**PROBLEM DETAILS:**
Could you copy out all the lines in the material below where the word "States" occurs?

**THE DATA:**
--- START ---

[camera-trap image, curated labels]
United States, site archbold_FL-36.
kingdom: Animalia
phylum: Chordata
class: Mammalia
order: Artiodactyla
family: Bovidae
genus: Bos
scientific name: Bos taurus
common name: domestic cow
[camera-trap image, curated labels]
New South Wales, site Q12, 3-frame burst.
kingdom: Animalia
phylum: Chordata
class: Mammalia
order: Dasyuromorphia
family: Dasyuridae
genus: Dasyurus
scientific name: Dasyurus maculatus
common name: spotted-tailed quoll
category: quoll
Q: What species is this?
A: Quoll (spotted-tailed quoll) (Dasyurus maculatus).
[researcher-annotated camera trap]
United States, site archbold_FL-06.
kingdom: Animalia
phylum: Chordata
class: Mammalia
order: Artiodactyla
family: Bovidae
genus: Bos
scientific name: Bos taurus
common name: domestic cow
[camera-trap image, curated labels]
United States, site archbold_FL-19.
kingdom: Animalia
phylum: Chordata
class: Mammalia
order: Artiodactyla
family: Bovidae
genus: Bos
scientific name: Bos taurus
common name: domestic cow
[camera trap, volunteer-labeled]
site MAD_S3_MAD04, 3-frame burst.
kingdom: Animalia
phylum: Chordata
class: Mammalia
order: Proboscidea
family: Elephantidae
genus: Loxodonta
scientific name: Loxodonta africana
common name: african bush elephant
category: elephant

--- END ---

**RESULT:**
United States, site archbold_FL-36.
United States, site archbold_FL-06.
United States, site archbold_FL-19.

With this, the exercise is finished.